1.1 Is Unique

Created: August 22, 2021 1:13 AM Tags: array, ascii, bit vector, string

1.1 Is Unique : Implement an algorithm to determine if a string has all unique characters. What if you cannot use additional data structures?

Answer) If the string is an ASCII string, I can determine if the string has all unique characters or not by using an array of boolean values, where the flag at index i indicates whether character i in the alphabet is contained in the string. The second time the character is found I can immediately return False.

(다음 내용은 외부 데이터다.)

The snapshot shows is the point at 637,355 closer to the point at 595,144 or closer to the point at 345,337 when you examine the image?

  ################Solution 1 : 아스키코드와 boolean flag 배열 이용##########
  def isUniqueChars(s):
      if len(s) > 128:
          return False #if string is longer than the number of ASCII code, return False
      char_set = [False for i in range(128)]
      for i in range(len(s)):
          ascii_val = ord(s[i])
          if(char_set[ascii_val]): #이미 한개 존재하면
              return False
          char_set[ascii_val] = True
      return True

Also, if I cannot use additional data structures, I can compare every character of the string to every other character of the string as below.

  ################Solution 2 : 전체 탐색 O(n2)##########
  def isUniqueCharsNoDS(s):
      for i in range(len(s)):
          ch = s[i]
          for j in range(i+1, len(s)):
              if ch == s[j]:
                  return False
      return True

Otherwise, I can sort the string first, and then linearly check the string for neighboring characters that are identical as below.

  ################Solution 3 : Sorting 후 이웃 비교 O(n*logn)##########
  def isUniqueCharsSorting(s):
      str = sorted(s)
      for i in range(1, len(str)):
          if str[i-1] == str[i]:
              return False
      return True

답변) string이 아스키 문자열이라고 가정했을 때, 길이 128의 flag를 갖는 Boolean 배열을 이용하여 문자열이 all unique characters를 갖는지 확인할 수 있을 것 같습니다. 문자열의 길이가 아스키코드의 전체 개수 128보다 크다면 무조건 하나 이상의 중복 문자를 가질 것이고, 128이하일 때 문자열이 각 문자를 갖는지에 대해 flag를 만들어 두번 발견되면 즉시 False를 리턴하여 해결할 수 있을 것 입니다. 아래와 같이 구현하였습니다.

추가로, 만약 additional data structures를 이용할 수 없다면 문자열의 전체 문자를 중복이 존재하는지 전체 탐색할 수 있습니다.

혹은 문자열의 문자들을 정렬한 후 이웃 간에 같은 문자가 있다면 중복 문자가 존재하는 것으로 판단할 수 있습니다. 이때, 전체 탐색 O(n2)에 비해 O(n*logn) 으로 시간복잡도는 낮아질 것 입니다.

추가 답변) 파이썬의 set을 이용하여도 해결 가능

⇒ set으로 중복된 데이터를 날린 후 날라간 데이터가 있다면 중복된 문자가 있다고 판단 가능.

  def isUnique(s):
      str = set(s)
      arr_s = [ch for ch in s]

      str = sorted(str)
      arr_s = sorted(arr_s)

      if str != arr_s:
          return False
      else:
          return True

추가 답안) bit vector를 이용하여 space usage를 더 적게 사용할 수도 있다.

  boolean isUniqueChars(String str) {
    int checker= 0;
    for (int i= 0; i < str.length(); i++) {
    int val= str.charAt(i) - 'a';
    if ((checker & (1 << val)) > 0) {
      return false;
    }
    checker |= (1 << val);
    }
     return true;
  }